Janov's Reflections (click to access!)
Psychology and Ideology. By Peter Prontzos (6/6)
My comment:
Crisis a Two-Edged Sword.
You have been focusing on important and mostly unconscious factors able to shaping ideologies and behaviors which are problematic and potentially dangerous. This leads you to conclude that “crisis such as war, poverty and global warming can never be solved if we continue to be at the mercy of such forces”. I would like to mention that I had never succeeded to go to Primal Therapy and to be successful had it not been because of a severe personal crisis.

Collection entries
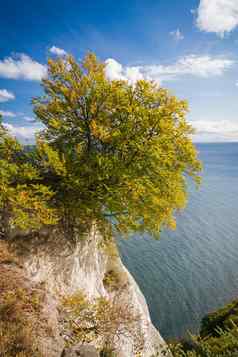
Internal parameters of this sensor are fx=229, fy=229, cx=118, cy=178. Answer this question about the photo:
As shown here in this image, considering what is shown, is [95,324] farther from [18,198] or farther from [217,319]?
[217,319]

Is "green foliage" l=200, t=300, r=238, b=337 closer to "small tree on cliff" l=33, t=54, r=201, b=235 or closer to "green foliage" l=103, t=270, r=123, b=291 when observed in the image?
"green foliage" l=103, t=270, r=123, b=291

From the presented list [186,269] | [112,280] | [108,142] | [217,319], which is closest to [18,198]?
[108,142]

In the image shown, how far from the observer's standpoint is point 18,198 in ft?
33.9

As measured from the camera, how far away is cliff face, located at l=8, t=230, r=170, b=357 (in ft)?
38.6

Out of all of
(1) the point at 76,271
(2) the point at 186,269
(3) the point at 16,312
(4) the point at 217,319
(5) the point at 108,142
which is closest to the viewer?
(3) the point at 16,312

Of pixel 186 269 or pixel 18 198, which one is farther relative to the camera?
pixel 186 269

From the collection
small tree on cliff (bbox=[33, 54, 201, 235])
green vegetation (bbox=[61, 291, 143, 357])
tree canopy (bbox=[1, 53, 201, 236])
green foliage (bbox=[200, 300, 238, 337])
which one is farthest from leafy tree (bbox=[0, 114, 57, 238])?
green foliage (bbox=[200, 300, 238, 337])

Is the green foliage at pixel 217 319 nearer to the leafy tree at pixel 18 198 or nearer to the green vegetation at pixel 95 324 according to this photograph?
the green vegetation at pixel 95 324

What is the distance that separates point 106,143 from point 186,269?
97.1 feet

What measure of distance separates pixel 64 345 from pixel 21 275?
359cm

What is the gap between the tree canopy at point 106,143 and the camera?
492 inches

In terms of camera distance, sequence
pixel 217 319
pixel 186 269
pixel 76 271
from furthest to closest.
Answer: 1. pixel 186 269
2. pixel 217 319
3. pixel 76 271

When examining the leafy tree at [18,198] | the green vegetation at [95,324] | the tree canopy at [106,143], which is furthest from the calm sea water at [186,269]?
the leafy tree at [18,198]

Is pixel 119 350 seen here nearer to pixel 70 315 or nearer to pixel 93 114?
pixel 70 315
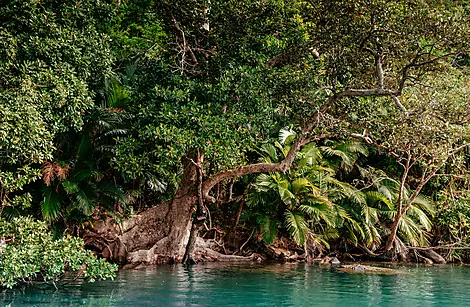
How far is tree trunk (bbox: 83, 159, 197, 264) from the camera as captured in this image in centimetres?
1430

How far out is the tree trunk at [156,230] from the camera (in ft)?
46.9

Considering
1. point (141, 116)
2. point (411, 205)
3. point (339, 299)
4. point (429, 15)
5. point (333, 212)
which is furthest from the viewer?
point (411, 205)

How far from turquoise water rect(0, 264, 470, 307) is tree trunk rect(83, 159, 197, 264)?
79 cm

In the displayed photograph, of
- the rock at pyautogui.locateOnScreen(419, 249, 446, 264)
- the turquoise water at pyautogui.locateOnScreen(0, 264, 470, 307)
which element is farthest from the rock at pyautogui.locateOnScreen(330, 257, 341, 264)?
the rock at pyautogui.locateOnScreen(419, 249, 446, 264)

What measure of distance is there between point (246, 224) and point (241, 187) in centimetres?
172

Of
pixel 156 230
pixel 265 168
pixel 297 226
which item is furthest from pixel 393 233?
pixel 156 230

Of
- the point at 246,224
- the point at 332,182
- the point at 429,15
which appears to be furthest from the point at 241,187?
the point at 429,15

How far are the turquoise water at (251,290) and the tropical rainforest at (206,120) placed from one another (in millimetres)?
658

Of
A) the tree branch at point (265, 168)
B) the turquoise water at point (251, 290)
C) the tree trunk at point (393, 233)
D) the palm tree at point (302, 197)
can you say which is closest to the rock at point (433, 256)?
the tree trunk at point (393, 233)

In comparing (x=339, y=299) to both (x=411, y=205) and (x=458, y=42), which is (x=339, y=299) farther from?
(x=411, y=205)

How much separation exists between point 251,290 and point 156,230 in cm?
499

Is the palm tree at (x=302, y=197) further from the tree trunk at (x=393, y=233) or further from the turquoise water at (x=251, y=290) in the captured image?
the turquoise water at (x=251, y=290)

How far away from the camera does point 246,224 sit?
1767cm

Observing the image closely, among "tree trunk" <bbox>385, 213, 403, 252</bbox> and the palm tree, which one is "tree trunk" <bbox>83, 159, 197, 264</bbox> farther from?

▶ _What to do_:
1. Update the stretch of the comment from "Psychology and Ideology." through "severe personal crisis.", replacing "Primal Therapy" with "Primal Psychotherapy".
2. According to the comment, what made it possible for the writer to go to Primal Therapy and succeed?
3. List every crisis named in the conclusion that the comment quotes.
The data above are separate material, unrelated to the comment.

▶ _Solutions to the tasks_:
1.
Psychology and Ideology. By Peter Prontzos (6/6)
My comment:
Crisis a Two-Edged Sword.
You have been focusing on important and mostly unconscious factors able to shaping ideologies and behaviors which are problematic and potentially dangerous. This leads you to conclude that “crisis such as war, poverty and global warming can never be solved if we continue to be at the mercy of such forces”. I would like to mention that I had never succeeded to go to Primal Psychotherapy and to be successful had it not been because of a severe personal crisis.

2. A severe personal crisis.

3. War, poverty, global warming